→ **Record list**:
"""
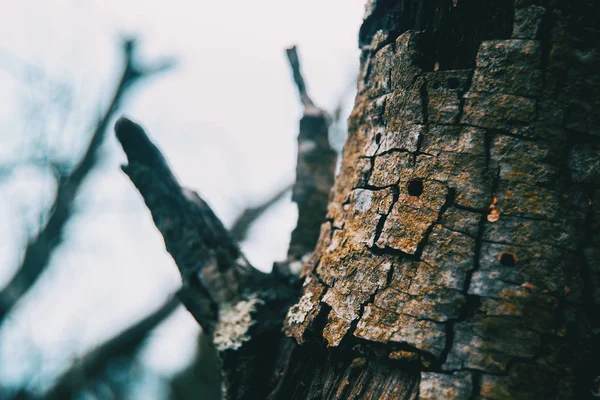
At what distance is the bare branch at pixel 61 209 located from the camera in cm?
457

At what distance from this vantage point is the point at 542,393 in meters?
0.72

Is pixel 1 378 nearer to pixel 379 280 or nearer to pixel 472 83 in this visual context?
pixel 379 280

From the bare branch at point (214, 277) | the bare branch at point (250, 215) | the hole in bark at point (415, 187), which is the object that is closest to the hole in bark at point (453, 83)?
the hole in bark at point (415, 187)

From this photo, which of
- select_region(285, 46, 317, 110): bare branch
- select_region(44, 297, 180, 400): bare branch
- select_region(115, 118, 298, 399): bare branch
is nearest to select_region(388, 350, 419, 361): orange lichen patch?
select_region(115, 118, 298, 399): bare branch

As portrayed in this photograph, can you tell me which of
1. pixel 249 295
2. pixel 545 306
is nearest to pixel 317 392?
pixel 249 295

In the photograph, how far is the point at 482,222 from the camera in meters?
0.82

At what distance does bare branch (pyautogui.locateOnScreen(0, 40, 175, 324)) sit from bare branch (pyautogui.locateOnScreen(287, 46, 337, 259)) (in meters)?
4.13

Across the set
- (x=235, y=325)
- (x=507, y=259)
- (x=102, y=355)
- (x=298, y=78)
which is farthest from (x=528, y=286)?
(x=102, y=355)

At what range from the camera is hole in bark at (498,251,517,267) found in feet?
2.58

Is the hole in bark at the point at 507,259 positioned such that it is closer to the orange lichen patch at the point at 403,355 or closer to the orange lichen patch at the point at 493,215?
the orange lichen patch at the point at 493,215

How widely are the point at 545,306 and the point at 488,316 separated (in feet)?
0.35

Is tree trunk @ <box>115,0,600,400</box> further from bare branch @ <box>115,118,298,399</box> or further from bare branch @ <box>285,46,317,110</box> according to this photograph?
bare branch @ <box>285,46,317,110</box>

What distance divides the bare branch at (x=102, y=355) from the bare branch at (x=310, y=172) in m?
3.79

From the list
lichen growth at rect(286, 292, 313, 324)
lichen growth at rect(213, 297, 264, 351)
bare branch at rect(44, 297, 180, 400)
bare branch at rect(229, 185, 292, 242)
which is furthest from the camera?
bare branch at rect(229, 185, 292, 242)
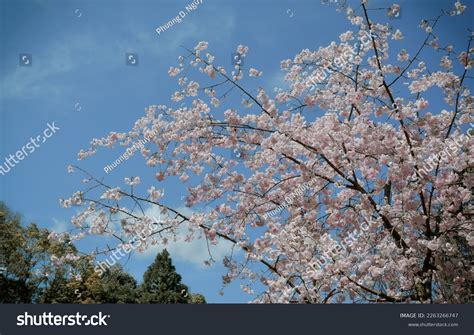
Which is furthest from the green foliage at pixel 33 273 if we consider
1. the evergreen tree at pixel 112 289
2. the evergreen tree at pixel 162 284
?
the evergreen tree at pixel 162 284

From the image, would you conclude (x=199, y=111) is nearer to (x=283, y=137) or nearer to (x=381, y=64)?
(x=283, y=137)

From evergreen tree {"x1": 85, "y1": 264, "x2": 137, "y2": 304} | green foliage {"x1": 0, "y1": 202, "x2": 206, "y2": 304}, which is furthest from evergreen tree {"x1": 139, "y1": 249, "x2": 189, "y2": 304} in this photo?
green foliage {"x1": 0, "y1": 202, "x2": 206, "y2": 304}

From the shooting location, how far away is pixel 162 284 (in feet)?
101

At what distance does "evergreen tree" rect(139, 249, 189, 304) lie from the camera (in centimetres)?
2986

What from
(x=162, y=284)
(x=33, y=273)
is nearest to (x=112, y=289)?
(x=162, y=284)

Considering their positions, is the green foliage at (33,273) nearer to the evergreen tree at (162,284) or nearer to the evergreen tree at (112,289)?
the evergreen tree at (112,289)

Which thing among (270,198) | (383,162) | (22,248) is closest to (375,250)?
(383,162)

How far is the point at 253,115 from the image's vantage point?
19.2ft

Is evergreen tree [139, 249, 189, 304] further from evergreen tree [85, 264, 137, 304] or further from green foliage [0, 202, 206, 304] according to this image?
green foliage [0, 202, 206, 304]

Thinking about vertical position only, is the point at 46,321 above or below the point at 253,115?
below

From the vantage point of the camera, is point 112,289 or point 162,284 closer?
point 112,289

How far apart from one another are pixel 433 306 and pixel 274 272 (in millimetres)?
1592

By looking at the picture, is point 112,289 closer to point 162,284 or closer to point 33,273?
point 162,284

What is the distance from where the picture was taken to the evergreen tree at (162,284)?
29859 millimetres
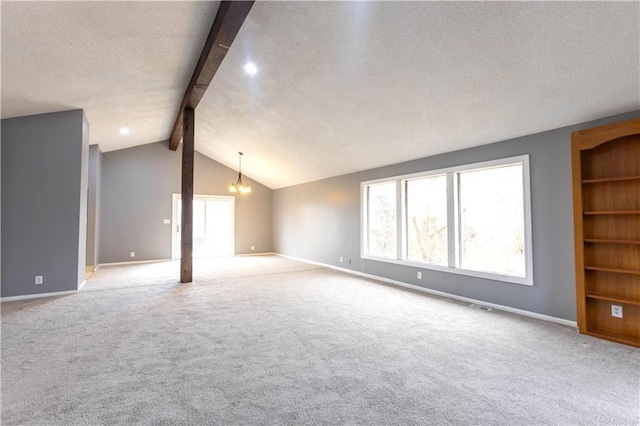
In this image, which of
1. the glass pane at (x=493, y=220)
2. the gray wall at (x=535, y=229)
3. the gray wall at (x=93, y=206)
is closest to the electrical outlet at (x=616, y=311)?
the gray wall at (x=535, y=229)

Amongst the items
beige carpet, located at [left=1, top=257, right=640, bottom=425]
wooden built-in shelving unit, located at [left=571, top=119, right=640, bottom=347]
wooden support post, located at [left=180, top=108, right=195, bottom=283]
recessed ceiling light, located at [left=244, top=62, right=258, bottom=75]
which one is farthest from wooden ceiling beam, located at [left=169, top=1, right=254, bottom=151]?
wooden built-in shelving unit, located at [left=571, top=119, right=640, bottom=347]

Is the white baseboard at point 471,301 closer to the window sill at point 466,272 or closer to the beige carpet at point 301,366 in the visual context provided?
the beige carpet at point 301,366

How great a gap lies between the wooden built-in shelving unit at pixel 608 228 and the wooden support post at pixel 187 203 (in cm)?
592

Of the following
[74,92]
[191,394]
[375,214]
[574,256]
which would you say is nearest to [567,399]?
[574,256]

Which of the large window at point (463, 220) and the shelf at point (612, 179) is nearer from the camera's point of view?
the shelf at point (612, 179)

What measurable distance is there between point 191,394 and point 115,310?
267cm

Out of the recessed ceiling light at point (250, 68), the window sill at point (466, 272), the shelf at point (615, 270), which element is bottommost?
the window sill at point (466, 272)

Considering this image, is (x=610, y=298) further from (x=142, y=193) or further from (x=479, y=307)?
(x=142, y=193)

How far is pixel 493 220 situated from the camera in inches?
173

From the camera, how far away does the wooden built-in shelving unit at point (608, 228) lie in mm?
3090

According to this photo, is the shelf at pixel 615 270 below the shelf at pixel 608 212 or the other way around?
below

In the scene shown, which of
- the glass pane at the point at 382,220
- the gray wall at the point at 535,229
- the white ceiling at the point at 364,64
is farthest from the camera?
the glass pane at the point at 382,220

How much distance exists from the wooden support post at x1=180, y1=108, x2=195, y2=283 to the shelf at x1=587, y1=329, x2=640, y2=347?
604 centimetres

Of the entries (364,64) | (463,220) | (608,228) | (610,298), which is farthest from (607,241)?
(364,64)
"""
→ **What this task involves**: Restate each entry word for word, please, but drop any images it holds.

→ **Solution to this problem**:
At what distance is the bare branch at pixel 61 209 located from the camera in cm?
457

At what distance from this vantage point is the point at 542,393 in meters?
0.72

Is pixel 1 378 nearer to pixel 379 280 or nearer to pixel 472 83 in this visual context?
pixel 379 280

From the bare branch at point (214, 277) | the bare branch at point (250, 215) | the hole in bark at point (415, 187), which is the object that is closest to the hole in bark at point (453, 83)?
the hole in bark at point (415, 187)

From this photo, which of
- select_region(285, 46, 317, 110): bare branch
- select_region(44, 297, 180, 400): bare branch
- select_region(115, 118, 298, 399): bare branch
is nearest to select_region(388, 350, 419, 361): orange lichen patch?
select_region(115, 118, 298, 399): bare branch

As portrayed in this photograph, can you tell me which of
1. pixel 249 295
2. pixel 545 306
is nearest to pixel 317 392?
pixel 249 295

In the photograph, how far is the point at 482,222 from the camera in meters?
0.82

At what distance does bare branch (pyautogui.locateOnScreen(0, 40, 175, 324)) sit from bare branch (pyautogui.locateOnScreen(287, 46, 337, 259)) (in meters)?
4.13

Across the set
- (x=235, y=325)
- (x=507, y=259)
- (x=102, y=355)
- (x=298, y=78)
which is farthest from (x=528, y=286)?
(x=102, y=355)

At what range from the camera is hole in bark at (498,251,517,267) found in feet?
2.58

Is the hole in bark at the point at 507,259 positioned such that it is closer to the orange lichen patch at the point at 403,355 or closer to the orange lichen patch at the point at 493,215?
the orange lichen patch at the point at 493,215

How widely are the point at 545,306 and the point at 488,316 separated (in feet)?
0.35

Is tree trunk @ <box>115,0,600,400</box> further from bare branch @ <box>115,118,298,399</box> or further from bare branch @ <box>285,46,317,110</box> according to this photograph?
bare branch @ <box>285,46,317,110</box>

What distance divides the bare branch at (x=102, y=355) from the bare branch at (x=310, y=172) in m?
3.79

From the list
lichen growth at rect(286, 292, 313, 324)
lichen growth at rect(213, 297, 264, 351)
bare branch at rect(44, 297, 180, 400)
bare branch at rect(229, 185, 292, 242)
which is furthest from the camera?
bare branch at rect(229, 185, 292, 242)
Which is furthest from the green foliage at pixel 33 273 if we consider
1. the evergreen tree at pixel 112 289
2. the evergreen tree at pixel 162 284
?
the evergreen tree at pixel 162 284

From the image, would you conclude (x=199, y=111) is nearer to (x=283, y=137) or nearer to (x=381, y=64)?
(x=283, y=137)

From evergreen tree {"x1": 85, "y1": 264, "x2": 137, "y2": 304} | green foliage {"x1": 0, "y1": 202, "x2": 206, "y2": 304}, which is furthest from evergreen tree {"x1": 139, "y1": 249, "x2": 189, "y2": 304} in this photo?
green foliage {"x1": 0, "y1": 202, "x2": 206, "y2": 304}

From the shooting location, how far away is pixel 162 284 (in feet)?
101

At what distance does "evergreen tree" rect(139, 249, 189, 304) lie from the camera (in centimetres)?
2986

What from
(x=162, y=284)
(x=33, y=273)
is nearest to (x=112, y=289)?
(x=162, y=284)

Considering their positions, is the green foliage at (33,273) nearer to the evergreen tree at (162,284) or nearer to the evergreen tree at (112,289)?
the evergreen tree at (112,289)

Which thing among (270,198) | (383,162) | (22,248) is closest to (375,250)?
(383,162)

How far is the point at 253,115 from the image's vantage point?
19.2ft

Is evergreen tree [139, 249, 189, 304] further from evergreen tree [85, 264, 137, 304] or further from green foliage [0, 202, 206, 304] according to this image?
green foliage [0, 202, 206, 304]

Thinking about vertical position only, is the point at 46,321 above or below the point at 253,115?
below

From the vantage point of the camera, is point 112,289 or point 162,284 closer?
point 112,289

How far apart from one another are pixel 433 306 and pixel 274 272 (in millimetres)?
1592

By looking at the picture, is point 112,289 closer to point 162,284 or closer to point 33,273?
point 162,284

What is the distance from where the picture was taken to the evergreen tree at (162,284)?
29859 millimetres
In this image, which of
1. the glass pane at (x=493, y=220)
2. the gray wall at (x=535, y=229)
3. the gray wall at (x=93, y=206)
is closest to the electrical outlet at (x=616, y=311)?
the gray wall at (x=535, y=229)

Amongst the items
beige carpet, located at [left=1, top=257, right=640, bottom=425]
wooden built-in shelving unit, located at [left=571, top=119, right=640, bottom=347]
wooden support post, located at [left=180, top=108, right=195, bottom=283]
recessed ceiling light, located at [left=244, top=62, right=258, bottom=75]
which one is farthest from wooden ceiling beam, located at [left=169, top=1, right=254, bottom=151]?
wooden built-in shelving unit, located at [left=571, top=119, right=640, bottom=347]

Is the white baseboard at point 471,301 closer to the window sill at point 466,272 or closer to the beige carpet at point 301,366 in the visual context provided?
the beige carpet at point 301,366

How great a gap lies between the wooden built-in shelving unit at pixel 608 228 and the wooden support post at pixel 187 203 (in cm)?
592

Of the following
[74,92]
[191,394]
[375,214]
[574,256]
which would you say is nearest to [567,399]?
[574,256]

Which of the large window at point (463, 220) and the shelf at point (612, 179) is nearer from the camera's point of view?
the shelf at point (612, 179)

What measurable distance is there between point 191,394 and point 115,310?
267cm

Out of the recessed ceiling light at point (250, 68), the window sill at point (466, 272), the shelf at point (615, 270), which element is bottommost?
the window sill at point (466, 272)

Considering this image, is (x=610, y=298) further from (x=142, y=193) or further from (x=479, y=307)?
(x=142, y=193)

How far is pixel 493 220 situated from the camera in inches?
173

From the camera, how far away does the wooden built-in shelving unit at point (608, 228) lie in mm?
3090

According to this photo, is the shelf at pixel 615 270 below the shelf at pixel 608 212 or the other way around?
below

In the scene shown, which of
- the glass pane at the point at 382,220
- the gray wall at the point at 535,229
- the white ceiling at the point at 364,64
is farthest from the camera?
the glass pane at the point at 382,220

How much distance exists from the wooden support post at x1=180, y1=108, x2=195, y2=283 to the shelf at x1=587, y1=329, x2=640, y2=347?
604 centimetres

Of the entries (364,64) | (463,220) | (608,228) | (610,298), which is farthest from (607,241)?
(364,64)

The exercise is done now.